A: It has been really hard[…] We can’t shoot in restaurants so we have food brought to us[…] everybody right now is in survival mode with a few exceptions. My message to my crew has been “let’s do the best we can and to put out the most relevant content that we can. When things come back we will be more popular and we will be ready to go”.

Q: How do you expand and diversify content?

A: After doing a long time [of doing restaurant reviews], I decided restaurant reviewing wasn’t what I wanted to do anymore[…] finding the best places within a 10-mile radius or who is doing the best for takeout is more interesting to me than a review.

Q: What are the basic requirements when looking at a restaurant and how do you distinguish good and great restaurants? 

A: We spend a lot of time and money to find places the audience would be interested in. To me, a great restaurant is about value. You can go to a restaurant and feel great leaving, whether it is fine dining or a sandwich type of place. I happen to think that restaurants really compete in the entertainment space[…] so we try to show you places where you would want to take people there.

Q: How do you promote the show?

A: It took a long time. There were weeks where I had to do 10 radio interviews but now it has really moved to social media. You can now connect with them anytime. [My brothers and I] can do Facebook live for hours while most reporters can’t do that. So it has given us a great way for us to connect to our fans. We do anything to let people know what Phantom Gourmet is and what it is about.

Q: What was the major challenge in building a business and what lessons were learned?

A: When you’re in business, it is really never easy. Something tends to happen. One thing I did was to try things and there is no other way to do it. You have to be aggressive and can’t be anyone else. Many people try to copy what I do but I think they got the wrong lesson out of it. The lessons they should have drawn was to do something original and different. It is very hard to let people know who you are and what you do at the beginning.  I think you have to try something new and different and to work at it. Another thing that I have done well is surrounded myself with awesome employees[…] They try very hard because they know it is in their best interest to work really hard so we can keep moving forward. If I was going to give credit to myself for anything, it would be that I was tough and I stuck to it. 

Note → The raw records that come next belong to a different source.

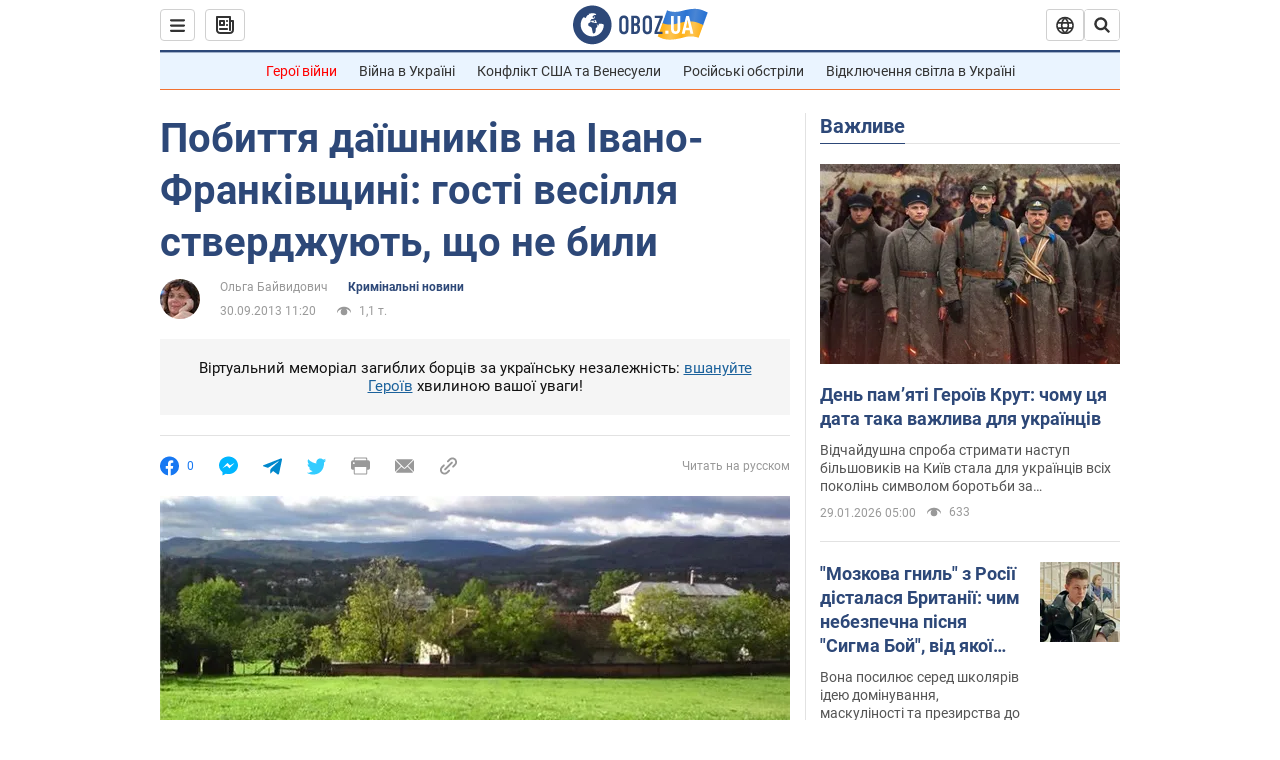

--- FILE ---
content_type: application/x-javascript; charset=utf-8
request_url: https://servicer.idealmedia.io/1418748/1?nocmp=1&sessionId=697af185-1670e&sessionPage=1&sessionNumberWeek=1&sessionNumber=1&scale_metric_1=64.00&scale_metric_2=256.00&scale_metric_3=100.00&cbuster=1769664901032127392712&pvid=a542ad13-12c9-4d17-a8e9-358a08a21fec&implVersion=11&lct=1763555100&mp4=1&ap=1&consentStrLen=0&wlid=aff4de6f-ddbf-4e6c-955c-95f6d7b50753&uniqId=0bc87&niet=4g&nisd=false&evt=%5B%7B%22event%22%3A1%2C%22methods%22%3A%5B1%2C2%5D%7D%2C%7B%22event%22%3A2%2C%22methods%22%3A%5B1%2C2%5D%7D%5D&pv=5&jsv=es6&dpr=1&hashCommit=cbd500eb&apt=2013-09-30T11%3A20%3A00&tfre=3085&w=0&h=1&tl=150&tlp=1&sz=0x1&szp=1&szl=1&cxurl=https%3A%2F%2Fincident.obozrevatel.com%2Fukr%2Fcrime%2F68402-pobittya-daishnikiv-na-ivano-frankivschini-gosti-vesillya-stverdzhuyut-scho-ne-bili.htm&ref=&lu=https%3A%2F%2Fincident.obozrevatel.com%2Fukr%2Fcrime%2F68402-pobittya-daishnikiv-na-ivano-frankivschini-gosti-vesillya-stverdzhuyut-scho-ne-bili.htm
body_size: 903
content:
var _mgq=_mgq||[];
_mgq.push(["IdealmediaLoadGoods1418748_0bc87",[
["ua.tribuna.com","11961719","1","Дерюгина ответила на вопрос, почему развелась с Блохиным","Президент Украинской федерации гимнастики Ирина Дерюгина рассказала, почему завершился ее брак с Олегом Блохиным.– Почему вы развелись?– У него родились дети.","0","","","","fBBrQhrW_nJVBdMrbvAh9JbE6uZX6TsMU9hEhWONxTs0SzVyF_SAN_yRZlnvElbRJP9NESf5a0MfIieRFDqB_Kldt0JdlZKDYLbkLtP-Q-XBfIHDJJXKLN_Ff90u69_D",{"i":"https://s-img.idealmedia.io/n/11961719/45x45/160x0x520x520/aHR0cDovL2ltZ2hvc3RzLmNvbS90LzQyNjAwMi85MjI3NTQ4ODU2NmYyMWU5ODlkYWVlN2NhMjI4NTQ4NS5qcGc.webp?v=1769664901-Q_rf2jVzn-wYk24puFN8ZFEoZaRw2EXO_iLFj-zrHZM","l":"https://clck.idealmedia.io/pnews/11961719/i/1298901/pp/1/1?h=fBBrQhrW_nJVBdMrbvAh9JbE6uZX6TsMU9hEhWONxTs0SzVyF_SAN_yRZlnvElbRJP9NESf5a0MfIieRFDqB_Kldt0JdlZKDYLbkLtP-Q-XBfIHDJJXKLN_Ff90u69_D&utm_campaign=obozrevatel.com&utm_source=obozrevatel.com&utm_medium=referral&rid=418199af-fcd4-11f0-adec-d404e6f97680&tt=Direct&att=3&afrd=296&iv=11&ct=1&gdprApplies=0&muid=q0s1K2SfEkzl&st=-300&mp4=1&h2=RGCnD2pppFaSHdacZpvmnsy2GX6xlGXVu7txikoXAu8gNjusZyjGo1rMnMT1hEiOJN4sfajfrDOpom5RVgtfmQ**","adc":[],"sdl":0,"dl":"","category":"Спорт","dbbr":0,"bbrt":0,"type":"e","media-type":"static","clicktrackers":[],"cta":"Читати далі","cdt":"","tri":"4181b21b-fcd4-11f0-adec-d404e6f97680","crid":"11961719"}],],
{"awc":{},"dt":"desktop","ts":"","tt":"Direct","isBot":1,"h2":"RGCnD2pppFaSHdacZpvmnsy2GX6xlGXVu7txikoXAu8gNjusZyjGo1rMnMT1hEiOJN4sfajfrDOpom5RVgtfmQ**","ats":0,"rid":"418199af-fcd4-11f0-adec-d404e6f97680","pvid":"a542ad13-12c9-4d17-a8e9-358a08a21fec","iv":11,"brid":32,"muidn":"q0s1K2SfEkzl","dnt":2,"cv":2,"afrd":296,"consent":true,"adv_src_id":39175}]);
_mgqp();
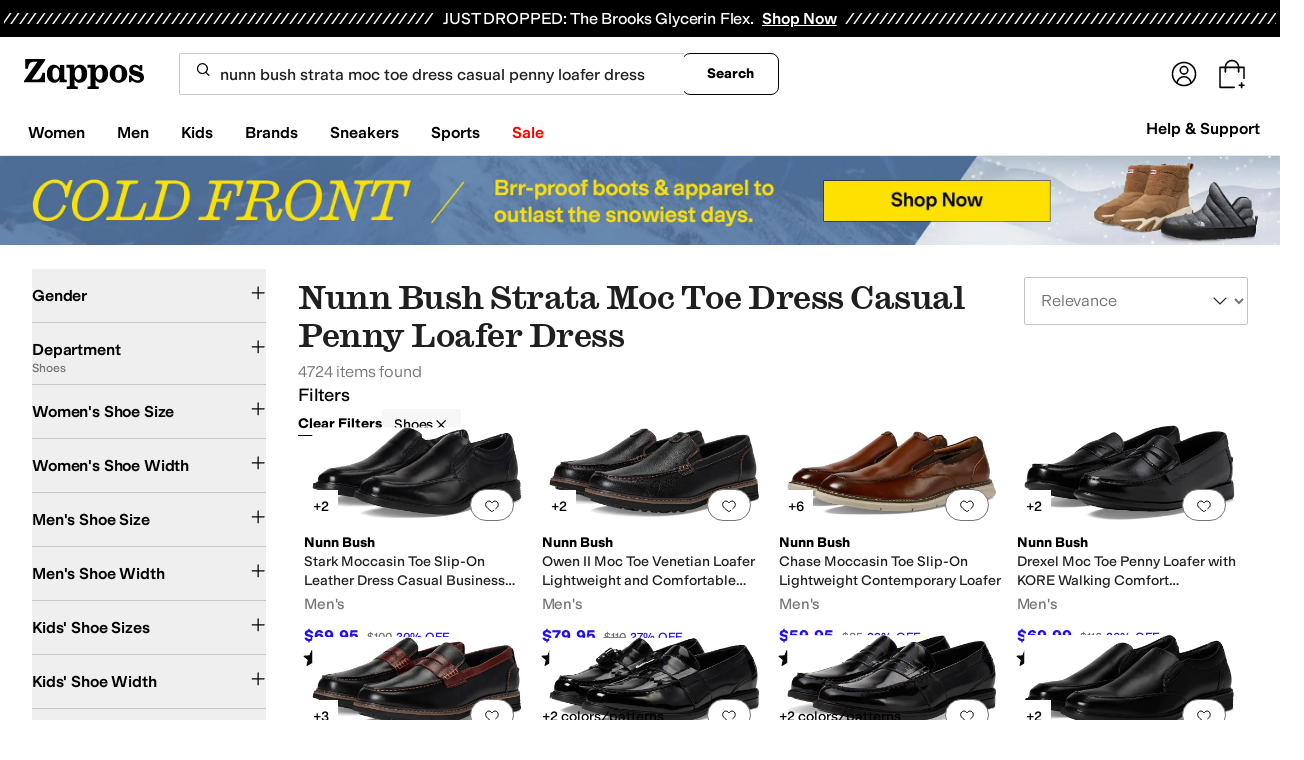

--- FILE ---
content_type: text/css
request_url: https://www.zappos.com/marty-assets/marty-zappos.5760.52ecd831813057333961.css
body_size: 671
content:
.Yh-z{color:#1f1f1f;line-height:1.5;font:400 14px var(--m-fontBase,Open Sans,sans-serif);margin:auto;max-width:1440px;overflow:hidden;position:relative}.Yh-z h1{color:#1f1f1f;font:400 28px var(--m-fontBase,Open Sans,sans-serif);margin-bottom:0}@media (max-width:650px){.Yh-z h1{font-size:24px}}.Yh-z h2{font:600 24px var(--m-fontBase,Open Sans,sans-serif)}@media (max-width:650px){.Yh-z h2{font-size:20px}}.Yh-z h3{color:#1f1f1f;font:600 18px var(--m-fontBase,Open Sans,sans-serif)}.Yh-z h4{color:#1f1f1f;font:600 16px var(--m-fontBase,Open Sans,sans-serif)}.Yh-z h5{color:#1f1f1f;font:700 14px var(--m-fontBase,Open Sans,sans-serif)}.Yh-z h1{box-sizing:border-box;padding:0 32px 16px}.Yh-z h1 *,.Yh-z h1 :after,.Yh-z h1 :before{box-sizing:inherit}.Yh-z h1 img{max-width:100%}@media (max-width:650px){.Yh-z h1{padding:0 16px 8px}}.Yh-z hr{margin-bottom:32px}@media (max-width:650px){.Yh-z hr{margin-bottom:16px;margin-left:-12px;margin-right:-12px}}.wj-z{display:grid;grid-template-areas:"header header header header" "menu main main main" "header2 header2 header2 header2" "menu2 main2 main2 main2"}@media (min-width:768px){.wj-z{grid-column-gap:16px}}.Aj-z,.Bj-z,.Cj-z,.xj-z,.yj-z,.zj-z{min-width:0}.xj-z{grid-area:header}.yj-z{grid-area:header2}.zj-z{grid-area:menu}@media (min-width:768px){.zj-z{padding:0 32px}}@media (min-width:1441px){.zj-z{padding:0}}.Aj-z{grid-area:menu2}@media (min-width:768px){.Aj-z{padding:0 32px}}@media (min-width:1441px){.Aj-z{padding:0}}.Bj-z{grid-area:main}.Cj-z{grid-area:main2}.lb-z{color:#1f1f1f;line-height:1.5;font:400 14px var(--m-fontBase,Open Sans,sans-serif)}.lb-z h1{color:#1f1f1f;font:400 28px var(--m-fontBase,Open Sans,sans-serif);margin-bottom:0}@media (max-width:650px){.lb-z h1{font-size:24px}}.lb-z h2{font:600 24px var(--m-fontBase,Open Sans,sans-serif)}@media (max-width:650px){.lb-z h2{font-size:20px}}.lb-z h3{color:#1f1f1f;font:600 18px var(--m-fontBase,Open Sans,sans-serif)}.lb-z h4{color:#1f1f1f;font:600 16px var(--m-fontBase,Open Sans,sans-serif)}.lb-z h5{color:#1f1f1f;font:700 14px var(--m-fontBase,Open Sans,sans-serif)}.lb-z:not(.mb-z){margin:auto;max-width:1440px}.lb-z .nb-z{box-sizing:border-box;color:#1f1f1f;font:400 28px var(--m-fontBase,Open Sans,sans-serif);margin:0 auto 16px;padding:0 32px}.lb-z .nb-z *,.lb-z .nb-z :after,.lb-z .nb-z :before{box-sizing:inherit}.lb-z .nb-z img{max-width:100%}@media (max-width:650px){.lb-z .nb-z{font-size:24px}}.lb-z .nb-z:not(.mb-z){max-width:1440px}.lb-z .nb-z.mb-z{color:#1f1f1f;font:400 40px Schnyder S,serif}@media (max-width:650px){.lb-z .nb-z.mb-z{font-size:30px}}@media (min-width:1441px){.lb-z .nb-z{padding:0}}@media (max-width:650px){.lb-z .nb-z{margin-top:24px;padding:0 12px}}.lb-z.mb-z,.lb-z.ob-z{max-width:100%}.lb-z.mb-z{color:#1f1f1f;line-height:1.5;font:400 16px Styrene B,sans-serif;padding:0 32px}@media (max-width:1024px){.lb-z.mb-z{padding:0 16px}}@media (max-width:650px){.lb-z.mb-z{padding:0 8px}}.lb-z.mb-z h1{color:#1f1f1f;font:400 40px Schnyder S,serif;margin-bottom:0}@media (max-width:650px){.lb-z.mb-z h1{font-size:30px}}.lb-z.mb-z h2{font:400 30px Schnyder S,serif}@media (max-width:650px){.lb-z.mb-z h2{font-size:24px}}.lb-z.mb-z h3{font:400 17px Schnyder S,serif;font-family:Styrene B,sans-serif;text-transform:uppercase}@media (max-width:650px){.lb-z.mb-z h3{font-size:30px}}.lb-z.mb-z h4,.lb-z.mb-z h5{color:#1f1f1f;font:400 16px Schnyder S,serif;font-family:Styrene B,sans-serif;text-transform:uppercase}@media (max-width:650px){.lb-z.mb-z h5{font-size:14px}}.lb-z.mb-z h6{color:#1f1f1f;font:400 14px Schnyder S,serif;font-family:Styrene B,sans-serif;text-transform:uppercase}.lb-z.mb-z h2{color:#1f1f1f;font:400 40px Schnyder S,serif;text-align:center}@media (max-width:650px){.lb-z.mb-z h2{font-size:30px}}.lb-z.mb-z h3{color:#1f1f1f;font:400 30px Schnyder S,serif;text-align:center;text-transform:unset}@media (max-width:650px){.lb-z.mb-z h3{font-size:24px}}html[data-marketplace=Zappos]:where([data-theme=zapr25]) :where(.lb-z) :is(h1,h2,h3,h4,h5,h6){font-family:var(--font-family-heading);font-weight:500;letter-spacing:-.015em;line-height:120%}.pb-z{display:none}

Q: How do you negotiate to create content that your fans would want to see and increase exposure for the show for other audiences?

A: We do think of the audience’s entertainment and we do not let the comments get in the way of our production. It is just the way it is[…] that is just how you have to be when you want to build a big brand. The more popular you get, the more people will hate you. At the same time, you have to think about the audience and where the market is moving.  We are always scrambling to be more interesting, relevant, and bring more value to our fans. You can’t be afraid of the trolls and having your efforts to fail.

Q: Do you have any advice on how to hook more readers on food writing and photography?

A: I got lucky in high school since. I had four amazing English teachers. They really helped me and it has been a big help in my life. I think you have to learn to write with the conservation of words: learn how to say what you mean, and to write it in a way that is clear and concise but interesting. Not many people can do it. 

Q: How long does it take from film to airing it?

A: The first step is investigating it, which might take one to three months. Once they have done that and we have decided to do it, we need to find time to shoot it. Normally, the video would come back and a producer would start working on it. Once it is written, that is when the editor starts editing. During the shooting, we try to shoot more than we need. 

Q: What advice do you have when starting a new job like this?

A: I would learn to do everything right now such as edit, shoot, make graphics. When I first started that was absolutely impossible. No one could possibly accumulate all the skills by themselves. But that is changing. Now you can acquire those skills easily from buying tools and having an editing software. So having skills to do everything is going to be of value in the future.